## What you will do
Output exactly the lines from the one with "class: Mammalia" to the close of the records below, first and last included.

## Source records
BEGIN
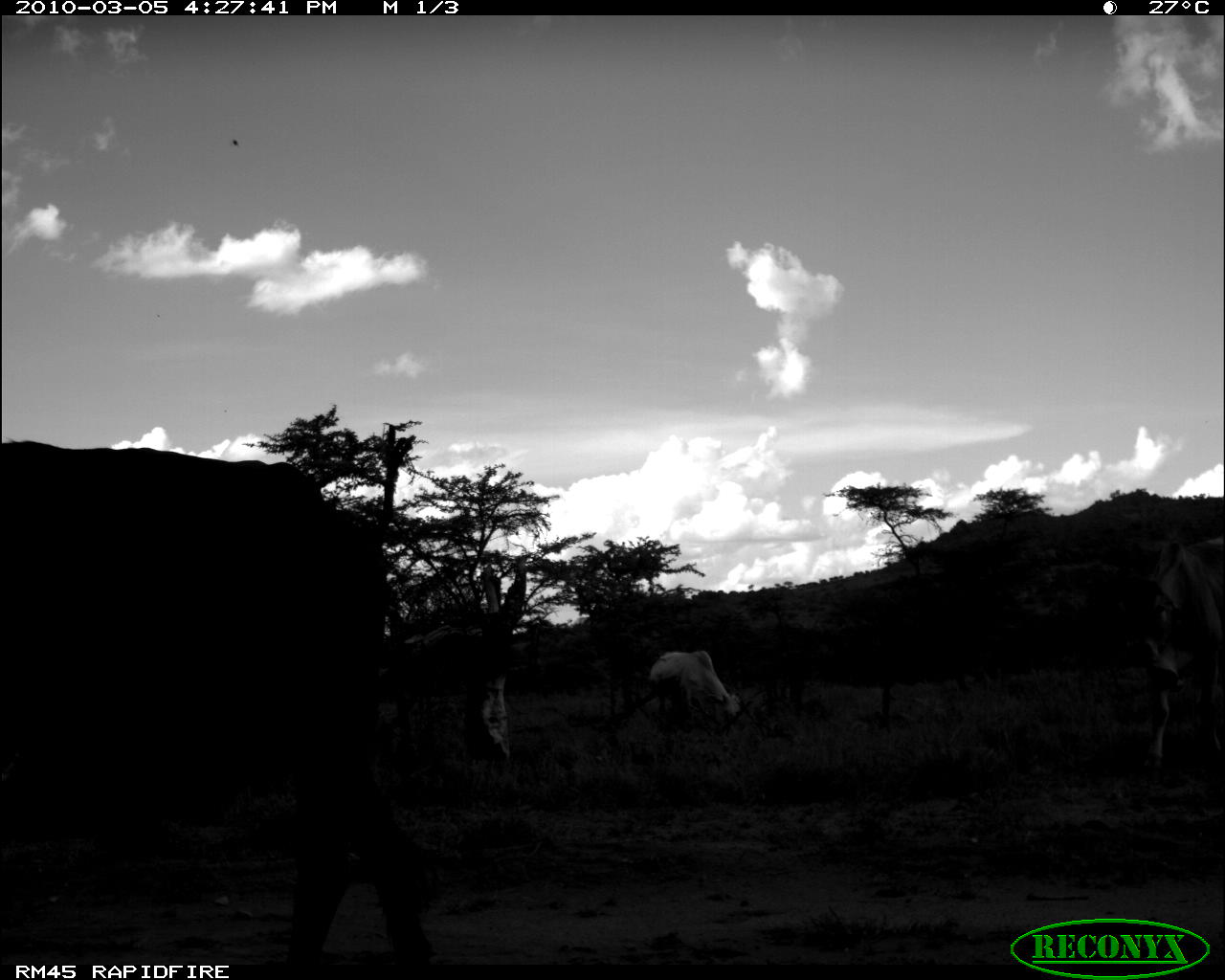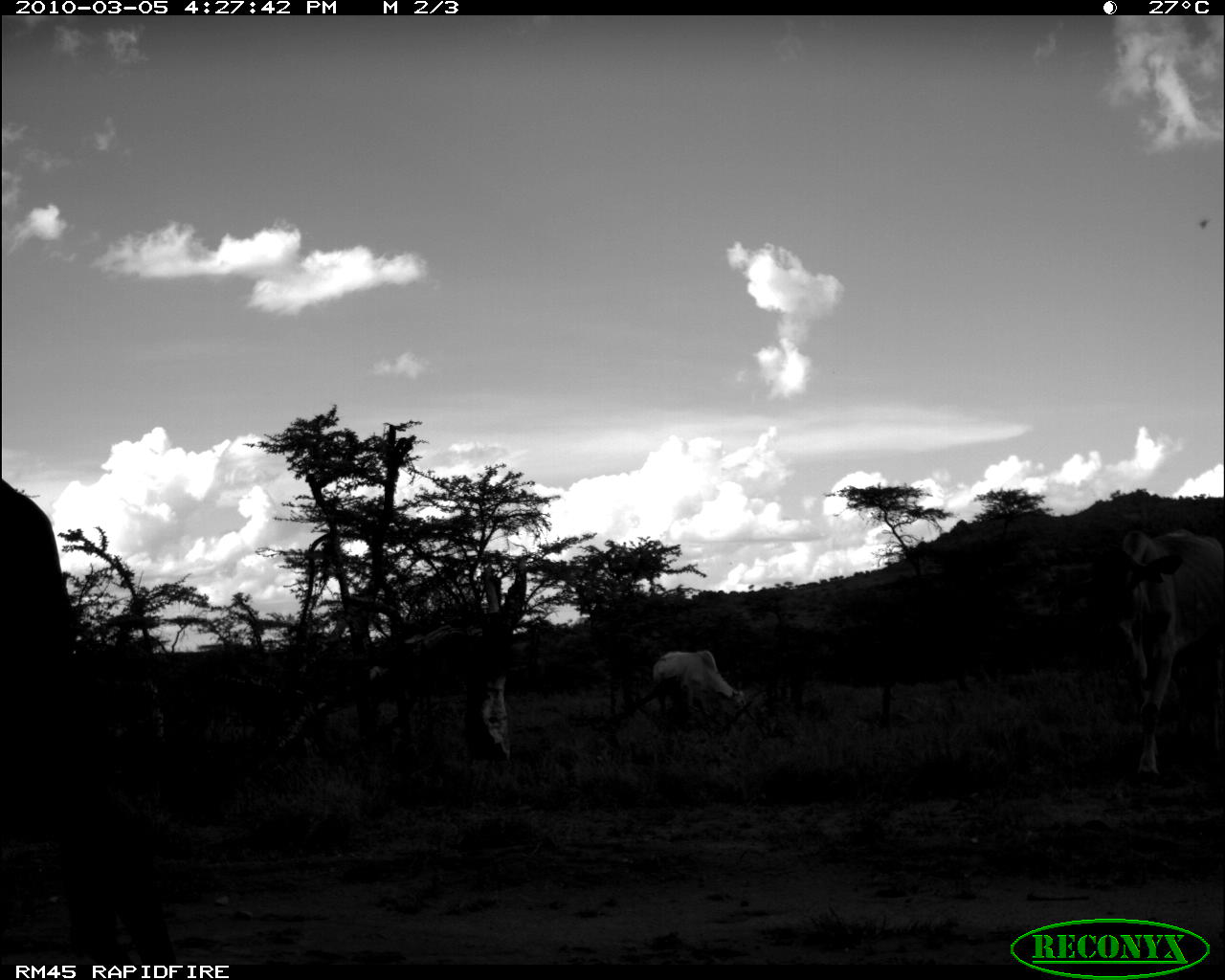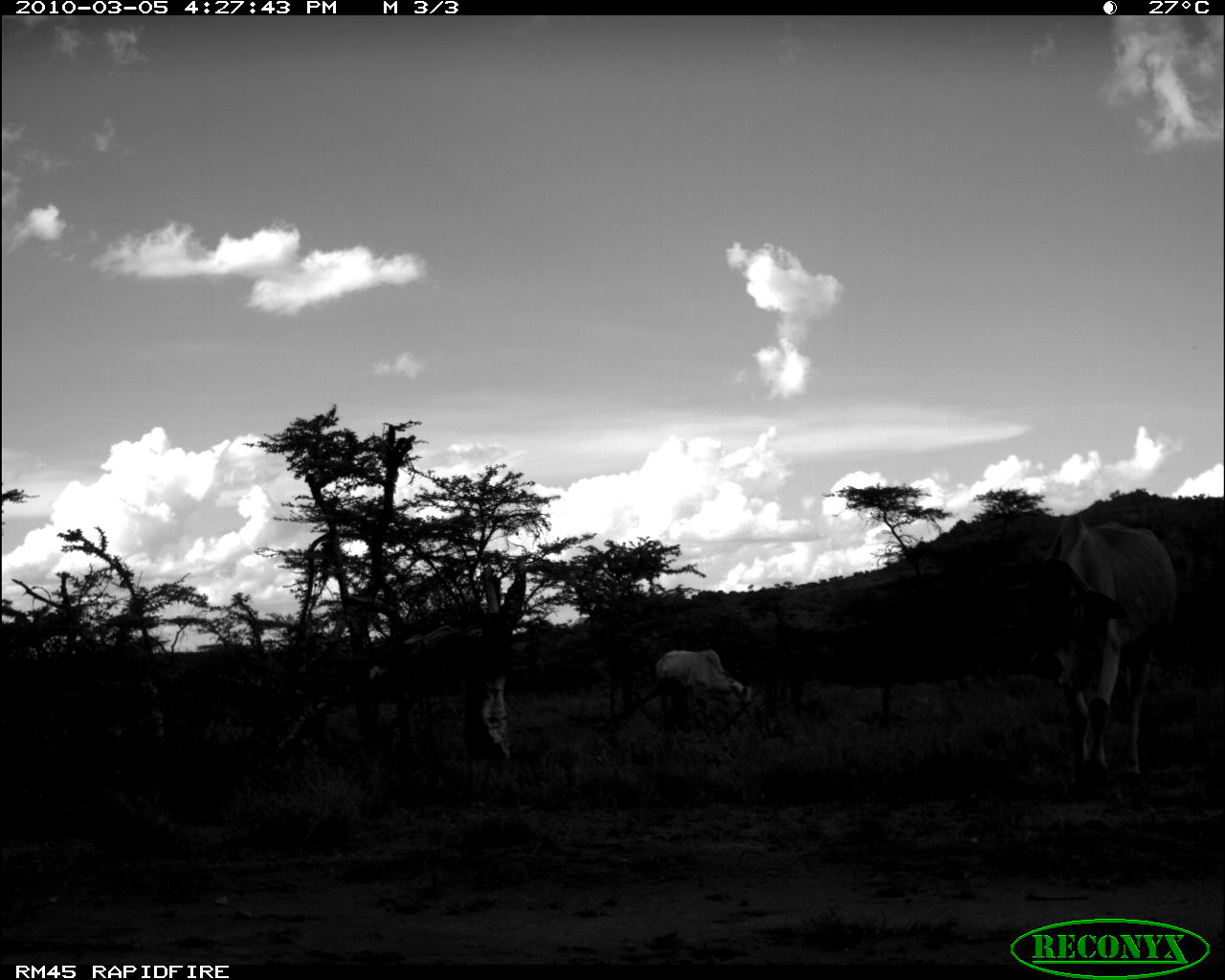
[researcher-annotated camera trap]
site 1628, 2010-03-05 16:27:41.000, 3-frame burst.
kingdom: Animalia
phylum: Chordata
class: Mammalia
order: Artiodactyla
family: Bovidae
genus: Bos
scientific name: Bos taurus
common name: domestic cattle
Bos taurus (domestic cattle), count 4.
END
## Answer section
class: Mammalia
order: Artiodactyla
family: Bovidae
genus: Bos
scientific name: Bos taurus
common name: domestic cattle
Bos taurus (domestic cattle), count 4.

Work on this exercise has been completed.